Figure 2. CM have enhanced bioenergetic capacity.

(A) Quantification of MitoTracker Deep Red fluorescence intensity (F.I.) of isolated CM or PDM to ensure equal mitochondrial content. 12–16 wells were quantified per condition and repeated on three independent isolations.

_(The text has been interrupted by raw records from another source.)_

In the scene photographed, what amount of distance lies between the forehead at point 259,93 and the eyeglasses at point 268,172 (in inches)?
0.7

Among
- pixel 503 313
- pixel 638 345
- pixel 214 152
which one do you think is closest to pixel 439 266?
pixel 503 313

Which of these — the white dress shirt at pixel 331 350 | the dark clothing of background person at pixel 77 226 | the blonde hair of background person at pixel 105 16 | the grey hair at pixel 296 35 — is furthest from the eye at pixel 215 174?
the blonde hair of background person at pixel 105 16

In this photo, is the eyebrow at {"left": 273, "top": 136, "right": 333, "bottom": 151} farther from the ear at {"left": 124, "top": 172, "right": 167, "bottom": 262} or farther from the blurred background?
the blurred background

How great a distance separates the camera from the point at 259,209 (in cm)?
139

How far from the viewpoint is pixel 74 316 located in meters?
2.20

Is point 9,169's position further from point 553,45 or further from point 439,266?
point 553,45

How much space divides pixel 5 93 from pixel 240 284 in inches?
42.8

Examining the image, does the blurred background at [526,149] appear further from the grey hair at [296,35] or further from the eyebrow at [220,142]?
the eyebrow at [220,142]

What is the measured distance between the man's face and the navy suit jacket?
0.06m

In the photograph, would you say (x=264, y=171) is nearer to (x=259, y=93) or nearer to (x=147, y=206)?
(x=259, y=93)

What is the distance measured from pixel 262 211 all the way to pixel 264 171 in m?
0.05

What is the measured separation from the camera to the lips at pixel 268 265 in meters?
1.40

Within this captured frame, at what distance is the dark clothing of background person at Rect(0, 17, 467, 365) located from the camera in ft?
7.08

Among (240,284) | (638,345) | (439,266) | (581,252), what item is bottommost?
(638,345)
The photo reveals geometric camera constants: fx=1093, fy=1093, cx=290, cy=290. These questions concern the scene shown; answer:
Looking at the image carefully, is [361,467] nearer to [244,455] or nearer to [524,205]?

(B) Quantification of TMRE F.I. in control and FCCP-treated mitochondrial fractions; 12–16 wells, repeated on three independent isolations.

(C) Quantification of mitochondrial FA oxidation using [¹⁴C]oleate in mitochondrial fractions isolated from mice in the fed or fasted metabolic state. n = 3.

(D) The FA uptake inhibitor etomoxir was used to ensure the oxidation rates determined from our experimental design were due to mitochondrial FA β-oxidation. Shown is quantification of FA oxidation from PDM and CM fractions treated with DMSO or etomoxir in basal or ADP-stimulated maximal respiration. n = 6 from2 different mitochondrial isolations.

(E) Quantification of mitochondrial FA oxidation for CM and PDM isolated from control or PLIN5 KD animals in the fed or fasted metabolic state. n = 4 mitochondrial fractions isolated from independent mice.

(F) TCA cycle intermediates were analyzed by MS from PDM and CM treated with [¹³C]palmitate as the fuel source. Metabolite intermediates enriched in [¹³C] were quantified and expressed relative to CM. Shown is a schematic of the TCA cycle with the detected metabolites and the fold change between PDM and CM.

(G) Mitochondrial fractions were analyzed by SDS-PAGE and immunoblotting to Cs, Aco1, Idh3, Suclg1, Fh, and Mdh2. Samples normalized to Ponceau S are shown in Figure S1F.

(H) Quantification of immunoblots depicted in (H) relative to total protein loading.

ns, p > 0.05; *p < 0.05; **p < 0.01; ***p < 0.001; ****p < 0.0001.